The pharmacists did take the only action they could to monitor Buckwalter, regulators said.

Ling, the medical board’s executive director, may have the most behind-the-scenes knowledge of the situation. Before August, he was the pharmacy board’s general counsel.

Ling said pharmacists started complaining about Buckwalter — and other doctors — after the Sun published an analysis of DEA drug consumption data in July. The Sun found that Nevada has a prescription narcotics crisis. Nevadans rank No. 1 nationally in per capita consumption of hydrocodone, commonly known as Lortab or Vicodin, and fourth for consumption of methadone, morphine and oxycodone, the primary ingredient in the often-abused drug OxyContin.

“After those stories ran, people were seeing in a macro view what many knew to be true in their personal views — there are an awful lot of controlled substances being misused in Las Vegas,” Ling said.
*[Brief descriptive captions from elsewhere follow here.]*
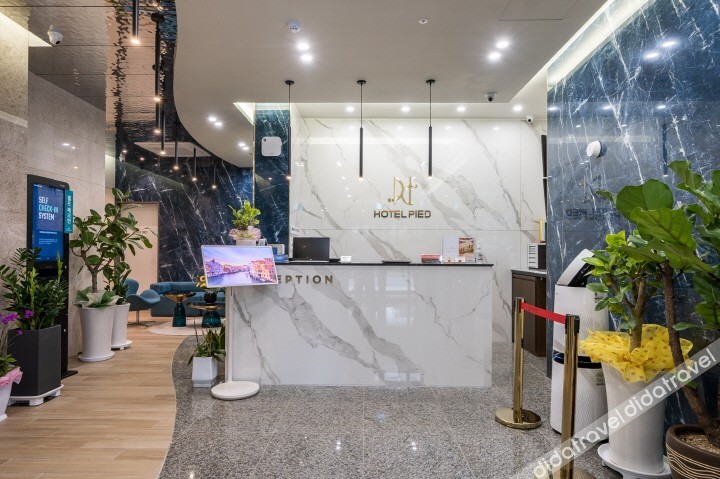 Hotel PIED Suseong 3*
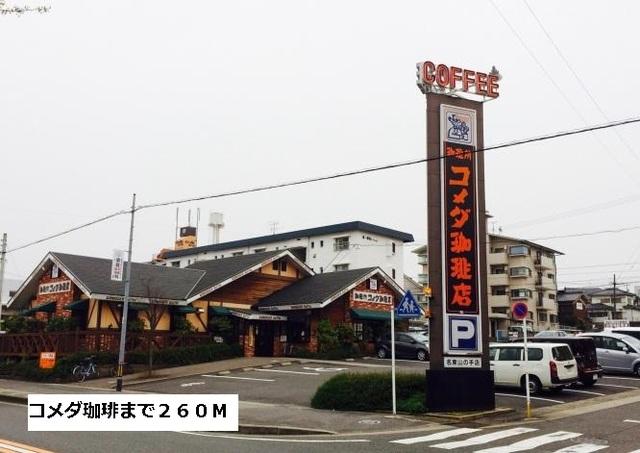 コメダ珈琲：260m
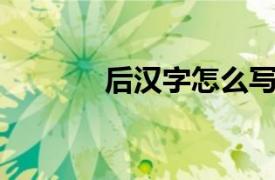 后漢字怎么寫（后 漢語文字）
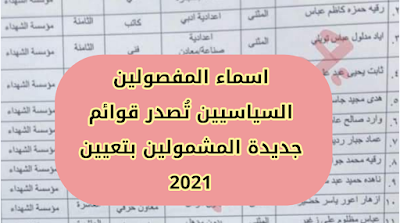 اسماء المفصولين السياسيين تُصدر قوائم جديدة المشمولين بتعيين 2021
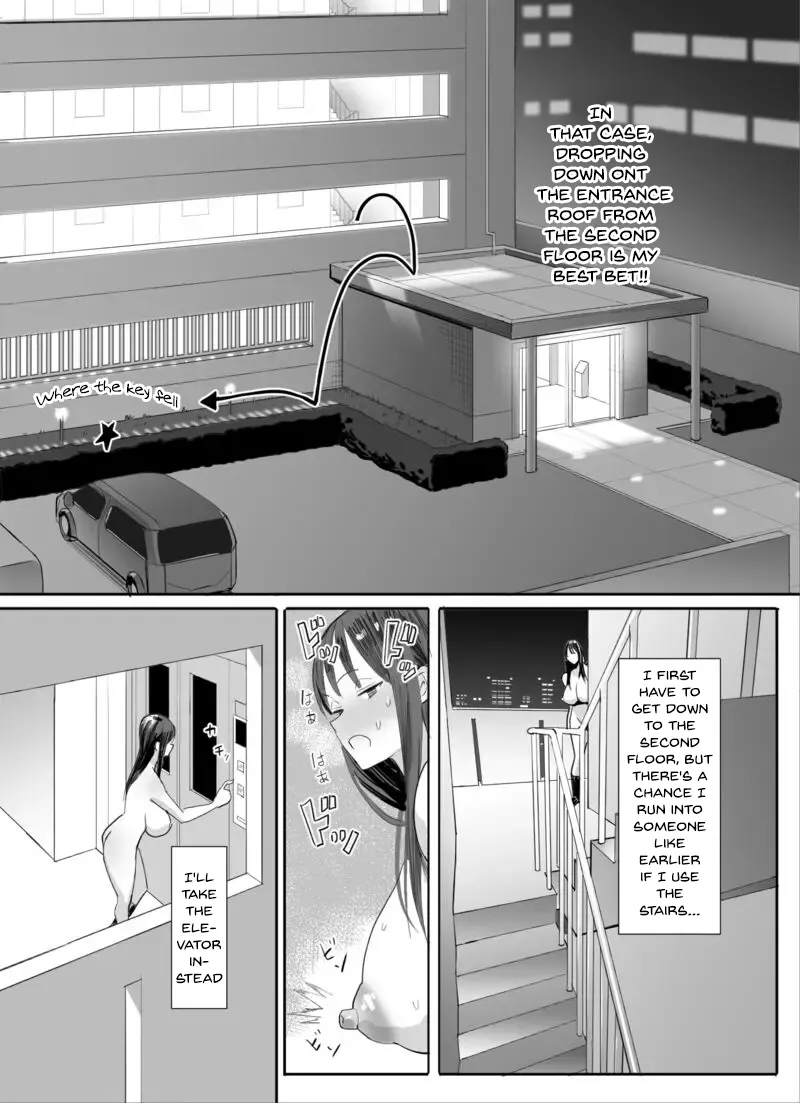 Kagi Catch Challenge!! – Chapter 1 – page 11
Pharmacists started calling the pharmacy board saying: “I’m getting all these crazy scripts for Dr. Buckwalter,” Ling said.

Pinson said Buckwalter’s license to prescribe controlled substances is issued by the pharmacy board, but it’s contingent on his license to practice medicine, which is granted by the medical board. Therefore, the medical board has jurisdiction, he said.

After the pharmacists complained, the pharmacy board sent a complaint to the medical board, which already had an open investigation on the doctor, Ling said.

Sun reporter Alex Richards contributed to this story.